INTRODUCTION: Inflammation and coagulation are closely linked, and both can be triggered by endotoxin. Thrombelastometry and impedance aggregometry are of diagnostic and predictive value in critically ill patients. In this observational study we investigated the correlation of endotoxin activity with thrombelasometric and aggregometric variables in patients with systemic inflammation. METHODS: Based on a daily screening on a tertiary academic surgical ICU, patients, as soon as they fulfilled two or more criteria for systemic inflammatory response syndrome (SIRS), were included. In whole blood we performed endotoxin activity (EA) assay, thrombelastometry (ROTEM(®)) and impendance aggregometry (Multiplate(®)).

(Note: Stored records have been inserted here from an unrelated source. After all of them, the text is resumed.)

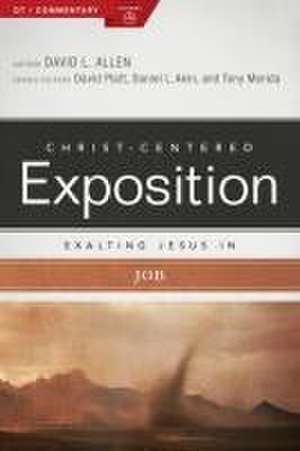 Exalting Jesus in Job de David L Allen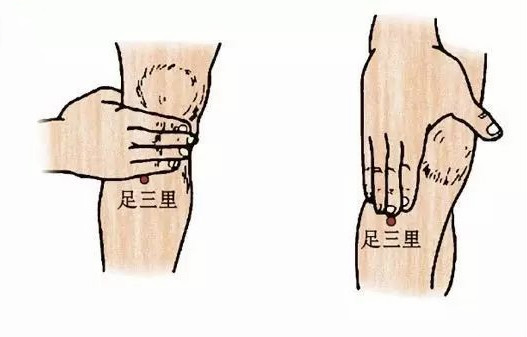 艾灸足三里 艾灸足三里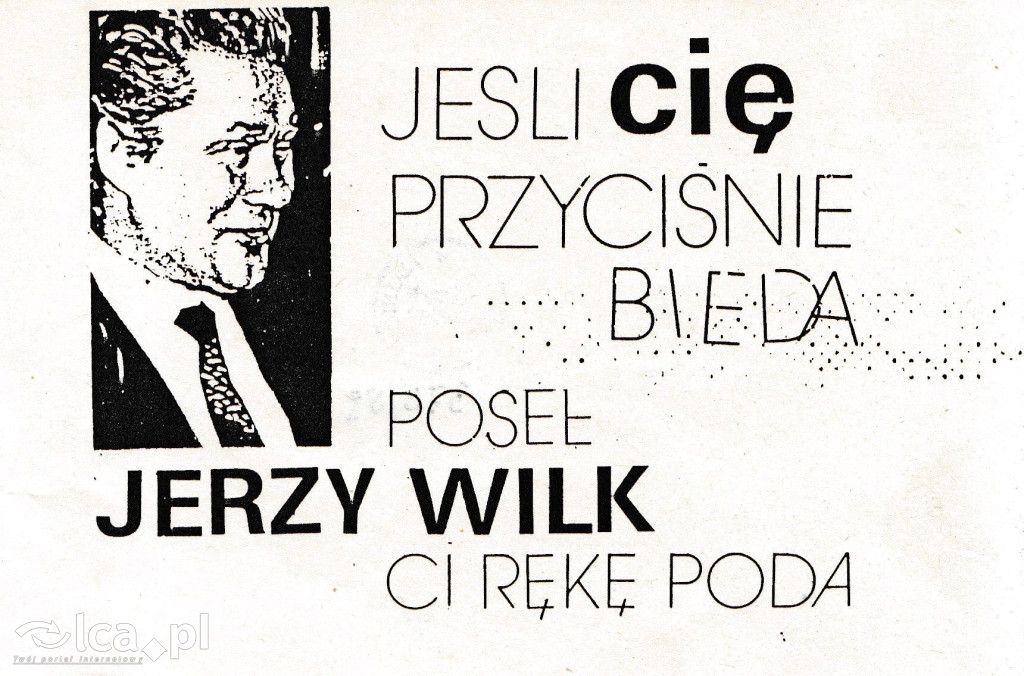 Plakaty, ulotki i wycinki prasowe z 1989 roku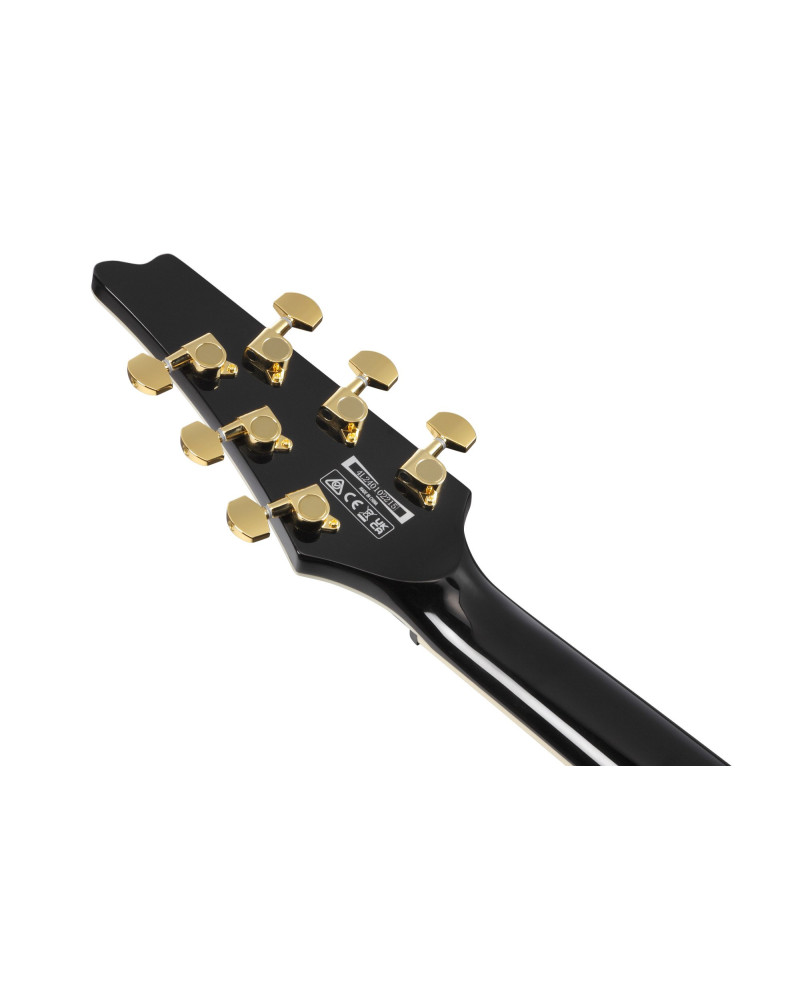 Ibanez FRM350-BK Paul Gilbert Signature Electric Guitar 6-String - Black + Gig Bag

RESULTS: In total, 49 patients were included with a broad spread of EA levels of (median (minimum to maximum)) 0.27 (0.01 to 0.72), allowing expedient correlative analysis. Clot formation time (CFT) (263 s (60 to 1,438 s)) and clotting time (CT) (1,008 s (53 to 1,481 s)) showed a significant negative correlation with EA level (r = -0.38 (P < 0.005) and r = -0.29 (P < 0.05)). Positive correlations were found for alpha-angle (50° (17 to 78°), r = 0.40 (P < 0.005)) and maximum clot firmness (MCF) (55 mm (5/76), r = 0.27 (P < 0.05)). No significant correlations were found between Lysis Index at 60 minutes (LI60) and EA levels. There was no correlation between EA level and aggregometric values, or classical coagulation parameters. CONCLUSIONS: In patients with systemic inflammation, increasing endotoxin concentrations correlate with increased clot formation.